Esta linha, de certa maneira até mesmo polêmica, tem o poder de despertar alguns pré-conceitos enraizados em nossa sociedade uma vez que o próprio conceito de “malandragem” remete a atributos muitas vezes associados a determinados desvios de conduta.
E justamente por este motivo é importante que nos coloquemos em um estado sincero de não julgamento ao navegarmos através das palavras que seguem. Desta forma, acreditamos ser possível trazermos à luz do conhecimento a proposta e alguns dos atributos desta querida, porém mal compreendida linha de trabalhadores da luz.
O conceito de Malandro (ou Trickster, em inglês) é visto como um arquétipo humano pelo renomado psiquiatra, e um dos pais da psicanálise, Carls Gustav Jung.(1)(2) Jung traz uma proposta em que, dentre diversas outras definições, associa o “Trickster”, ou Malandro, com os mais variados personagens, tipos de personalidades, elementais e até mesmo seres mitológicos presentes em nossa cultura desde tempos imemoriais, que vai desde Xamãs curadores, passando por Duendes, Hermes, Mercúrio, Dunga (da Branca de Neve), Palhaços, Bobos da Corte, e tantos outros, alguns com traços considerados mais positivos, outros mais negativos. Ou, conforme as palavras do próprio autor: “é uma personificação de traços de caráter, às vezes piores e às vezes melhores do que os apresentados pelo eu.” (2)
Ainda, de acordo com Melaine Pilatto Gonçalves, em seu artigo “Palhaço e Trickster: A performance e o jogo como encontro com o outro e consigo mesmo”(3), Jung aborda o “Trickster” como alguém que tem a capacidade de promover o revés da moeda contra os poderosos, pregar peças e ser fonte de reviravoltas, transformação e mudança.
Muito mais pode ser dito neste contexto, e incentivamos que os leitores realizem suas próprias pesquisas neste sentido.
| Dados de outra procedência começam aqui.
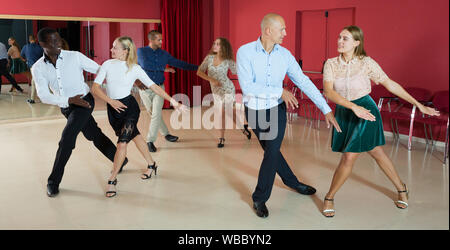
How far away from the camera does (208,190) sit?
4418 millimetres

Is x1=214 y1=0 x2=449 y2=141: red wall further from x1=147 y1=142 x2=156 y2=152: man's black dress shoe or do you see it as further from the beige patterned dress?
x1=147 y1=142 x2=156 y2=152: man's black dress shoe

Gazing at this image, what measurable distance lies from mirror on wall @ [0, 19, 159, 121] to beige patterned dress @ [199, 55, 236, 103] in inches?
110

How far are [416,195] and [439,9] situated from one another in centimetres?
303

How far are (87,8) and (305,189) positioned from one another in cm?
611

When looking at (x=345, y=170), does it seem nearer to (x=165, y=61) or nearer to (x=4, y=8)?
(x=165, y=61)

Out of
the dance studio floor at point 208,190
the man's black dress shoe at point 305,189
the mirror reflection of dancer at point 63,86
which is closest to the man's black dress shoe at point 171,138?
the dance studio floor at point 208,190

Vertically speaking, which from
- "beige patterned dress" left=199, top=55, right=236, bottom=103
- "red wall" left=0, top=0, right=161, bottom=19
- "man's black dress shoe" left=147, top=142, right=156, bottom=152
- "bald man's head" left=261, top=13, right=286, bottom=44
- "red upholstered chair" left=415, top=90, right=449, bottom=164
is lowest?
"man's black dress shoe" left=147, top=142, right=156, bottom=152

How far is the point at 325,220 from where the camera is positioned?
11.9ft

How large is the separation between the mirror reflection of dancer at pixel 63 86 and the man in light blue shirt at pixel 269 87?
5.19 feet

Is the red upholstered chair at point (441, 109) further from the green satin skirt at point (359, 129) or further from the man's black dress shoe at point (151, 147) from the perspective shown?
the man's black dress shoe at point (151, 147)

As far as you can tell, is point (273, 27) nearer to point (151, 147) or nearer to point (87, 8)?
point (151, 147)

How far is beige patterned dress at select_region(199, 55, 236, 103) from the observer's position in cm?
591

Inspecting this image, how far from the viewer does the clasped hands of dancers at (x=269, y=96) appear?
3.47 m

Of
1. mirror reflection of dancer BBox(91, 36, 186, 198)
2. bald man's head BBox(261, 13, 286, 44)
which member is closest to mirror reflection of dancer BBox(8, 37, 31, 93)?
mirror reflection of dancer BBox(91, 36, 186, 198)
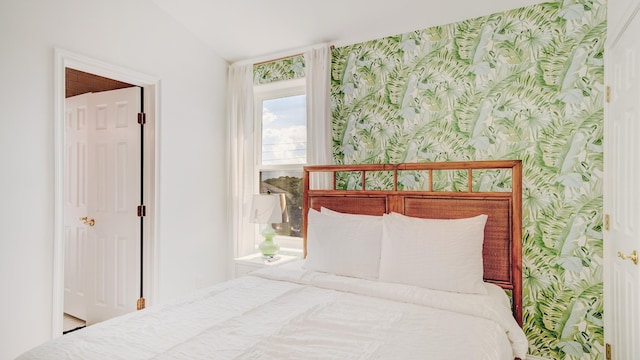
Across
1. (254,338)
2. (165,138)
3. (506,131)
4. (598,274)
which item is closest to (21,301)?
(165,138)

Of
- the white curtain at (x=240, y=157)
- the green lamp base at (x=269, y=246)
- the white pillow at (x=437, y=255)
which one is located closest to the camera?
the white pillow at (x=437, y=255)

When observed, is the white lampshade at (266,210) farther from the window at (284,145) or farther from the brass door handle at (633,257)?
the brass door handle at (633,257)

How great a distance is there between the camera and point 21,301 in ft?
7.32

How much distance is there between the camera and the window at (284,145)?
345 cm

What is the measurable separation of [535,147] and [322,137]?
1.53 metres

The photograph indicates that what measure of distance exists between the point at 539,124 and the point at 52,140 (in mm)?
3131

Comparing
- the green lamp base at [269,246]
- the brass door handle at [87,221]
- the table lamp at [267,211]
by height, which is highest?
the table lamp at [267,211]

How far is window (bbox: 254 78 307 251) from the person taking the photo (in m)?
3.45

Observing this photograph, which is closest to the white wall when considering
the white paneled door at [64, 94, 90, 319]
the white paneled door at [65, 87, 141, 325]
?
the white paneled door at [65, 87, 141, 325]

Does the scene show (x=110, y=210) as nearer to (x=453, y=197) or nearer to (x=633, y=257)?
(x=453, y=197)

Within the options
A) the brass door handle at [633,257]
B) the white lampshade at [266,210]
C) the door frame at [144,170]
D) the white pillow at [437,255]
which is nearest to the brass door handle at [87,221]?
the door frame at [144,170]

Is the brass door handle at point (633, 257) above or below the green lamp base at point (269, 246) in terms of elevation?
above

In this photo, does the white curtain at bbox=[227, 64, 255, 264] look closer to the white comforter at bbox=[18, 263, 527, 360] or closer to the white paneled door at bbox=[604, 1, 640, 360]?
the white comforter at bbox=[18, 263, 527, 360]

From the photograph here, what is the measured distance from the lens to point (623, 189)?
1837 mm
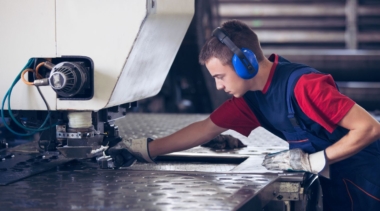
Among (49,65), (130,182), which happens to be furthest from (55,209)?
(49,65)

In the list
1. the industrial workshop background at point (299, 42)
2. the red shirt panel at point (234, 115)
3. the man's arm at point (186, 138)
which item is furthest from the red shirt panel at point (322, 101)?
the industrial workshop background at point (299, 42)

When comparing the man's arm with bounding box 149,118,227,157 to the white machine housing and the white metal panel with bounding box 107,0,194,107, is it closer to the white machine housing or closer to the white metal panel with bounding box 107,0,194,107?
the white metal panel with bounding box 107,0,194,107

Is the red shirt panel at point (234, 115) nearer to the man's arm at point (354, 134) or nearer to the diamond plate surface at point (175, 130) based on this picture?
the diamond plate surface at point (175, 130)

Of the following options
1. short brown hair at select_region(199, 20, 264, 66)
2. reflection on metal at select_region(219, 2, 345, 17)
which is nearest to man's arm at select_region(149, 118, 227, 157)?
short brown hair at select_region(199, 20, 264, 66)

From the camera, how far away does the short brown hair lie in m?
2.03

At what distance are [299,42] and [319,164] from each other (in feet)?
11.0

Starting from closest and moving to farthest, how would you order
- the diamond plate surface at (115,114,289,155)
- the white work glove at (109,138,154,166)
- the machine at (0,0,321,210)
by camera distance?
the machine at (0,0,321,210) < the white work glove at (109,138,154,166) < the diamond plate surface at (115,114,289,155)

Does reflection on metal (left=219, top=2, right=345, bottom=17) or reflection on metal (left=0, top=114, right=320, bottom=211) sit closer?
reflection on metal (left=0, top=114, right=320, bottom=211)

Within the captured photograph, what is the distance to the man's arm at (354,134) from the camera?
1.97m

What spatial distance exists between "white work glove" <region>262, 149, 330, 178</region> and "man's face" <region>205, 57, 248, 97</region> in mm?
251

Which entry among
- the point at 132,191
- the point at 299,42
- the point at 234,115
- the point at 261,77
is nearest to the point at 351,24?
the point at 299,42

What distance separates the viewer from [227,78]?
206 centimetres

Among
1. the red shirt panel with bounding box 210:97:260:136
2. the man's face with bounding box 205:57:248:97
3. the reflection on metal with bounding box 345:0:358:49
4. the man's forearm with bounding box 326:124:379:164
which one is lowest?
the man's forearm with bounding box 326:124:379:164

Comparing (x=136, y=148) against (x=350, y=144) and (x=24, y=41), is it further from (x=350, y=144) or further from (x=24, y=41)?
(x=350, y=144)
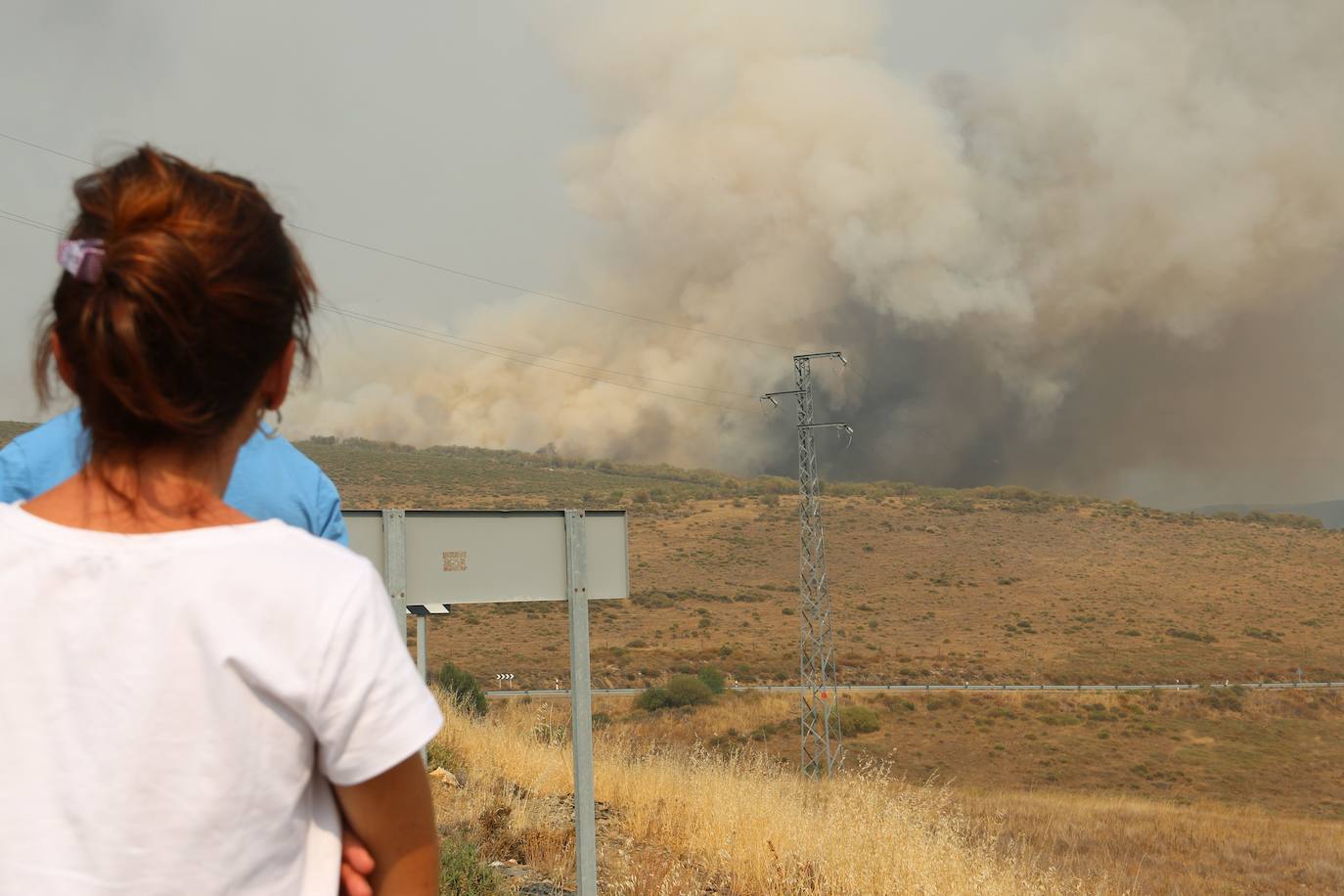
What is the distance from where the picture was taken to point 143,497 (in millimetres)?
1164

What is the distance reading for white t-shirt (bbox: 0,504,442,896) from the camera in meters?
1.11

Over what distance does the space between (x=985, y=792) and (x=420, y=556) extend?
970 inches

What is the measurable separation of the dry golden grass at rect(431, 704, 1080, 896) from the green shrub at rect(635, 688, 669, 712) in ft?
91.3

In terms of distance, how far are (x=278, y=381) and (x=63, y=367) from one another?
23 centimetres

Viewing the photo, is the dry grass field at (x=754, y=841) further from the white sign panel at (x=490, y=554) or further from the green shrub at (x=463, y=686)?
the green shrub at (x=463, y=686)

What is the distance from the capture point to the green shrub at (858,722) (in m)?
38.4

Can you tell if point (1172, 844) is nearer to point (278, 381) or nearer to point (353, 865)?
point (353, 865)

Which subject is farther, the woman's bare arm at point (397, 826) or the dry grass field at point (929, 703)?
the dry grass field at point (929, 703)

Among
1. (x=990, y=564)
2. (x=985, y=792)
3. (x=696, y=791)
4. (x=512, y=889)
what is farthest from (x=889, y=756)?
(x=990, y=564)

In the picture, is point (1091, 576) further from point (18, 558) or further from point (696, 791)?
point (18, 558)

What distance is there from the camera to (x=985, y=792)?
2684cm

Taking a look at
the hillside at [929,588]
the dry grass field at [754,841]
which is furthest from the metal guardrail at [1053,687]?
the dry grass field at [754,841]

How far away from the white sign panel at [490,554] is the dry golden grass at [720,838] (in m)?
2.14

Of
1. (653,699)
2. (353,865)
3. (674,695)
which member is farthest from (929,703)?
(353,865)
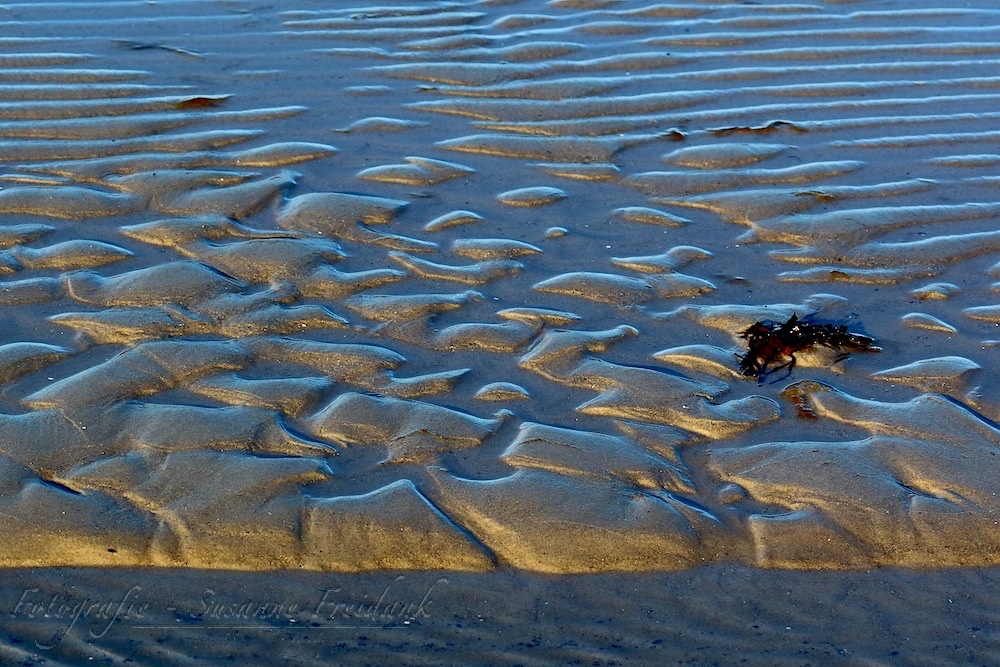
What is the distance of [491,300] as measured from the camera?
3.51m

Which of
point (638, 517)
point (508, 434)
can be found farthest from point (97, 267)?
point (638, 517)

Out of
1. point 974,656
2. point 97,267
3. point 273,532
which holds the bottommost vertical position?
point 974,656

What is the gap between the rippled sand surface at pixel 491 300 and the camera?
2557 mm

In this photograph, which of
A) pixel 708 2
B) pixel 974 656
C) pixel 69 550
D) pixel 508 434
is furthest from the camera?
pixel 708 2

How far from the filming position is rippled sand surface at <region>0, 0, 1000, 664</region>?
256 cm

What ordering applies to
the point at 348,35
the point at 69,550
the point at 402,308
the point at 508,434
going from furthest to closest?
the point at 348,35 → the point at 402,308 → the point at 508,434 → the point at 69,550

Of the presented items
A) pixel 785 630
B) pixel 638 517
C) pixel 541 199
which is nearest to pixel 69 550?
pixel 638 517

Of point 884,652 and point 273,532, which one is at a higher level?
point 273,532

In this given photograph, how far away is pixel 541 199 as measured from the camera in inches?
164

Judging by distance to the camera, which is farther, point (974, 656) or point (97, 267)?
point (97, 267)

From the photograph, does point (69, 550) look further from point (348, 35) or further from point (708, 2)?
point (708, 2)

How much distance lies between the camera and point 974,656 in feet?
7.51

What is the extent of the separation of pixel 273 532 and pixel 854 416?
156 centimetres

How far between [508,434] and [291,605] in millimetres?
761
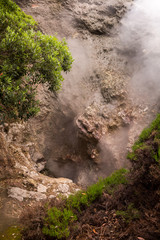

Poderão encontrar informações fascinantes a respeito, mas voltemos ao nosso foco principal e vamos, agora, abordar o assunto sob a luz da Umbanda.
E não há entidade na Umbanda para dar contexto à Linha dos Malandros que não o próprio Zé Pelintra, não é mesmo?
Há uma certa aura de mistério ao abordarmos as origens de Seu Zé Pelintra (ou Seu Zé para simplificar) devido a existência de algumas lendas ao redor deste personagem.
É de conhecimento geral que sua encarnação se deu em Pernambuco, porém há uma lenda que o coloca como José dos Anjos, que, nascido em Bodocó, próximo a cidade de Exu, estado de Pernambuco, mas tendo se mudado ainda pequeno para Recife com sua mãe e seus muitos irmãos, vive uma vida um tanto sofrida na região do porto devido a morte de sua mãe enquanto ainda criança.
Já uma outra lenda o apresenta como José Gomes da Silva que, nascido também em uma cidade do interior de Pernambuco, desde cedo aprende a jogar o carteado e cresce como uma pessoa briguenta, bastante sagaz, um malandro.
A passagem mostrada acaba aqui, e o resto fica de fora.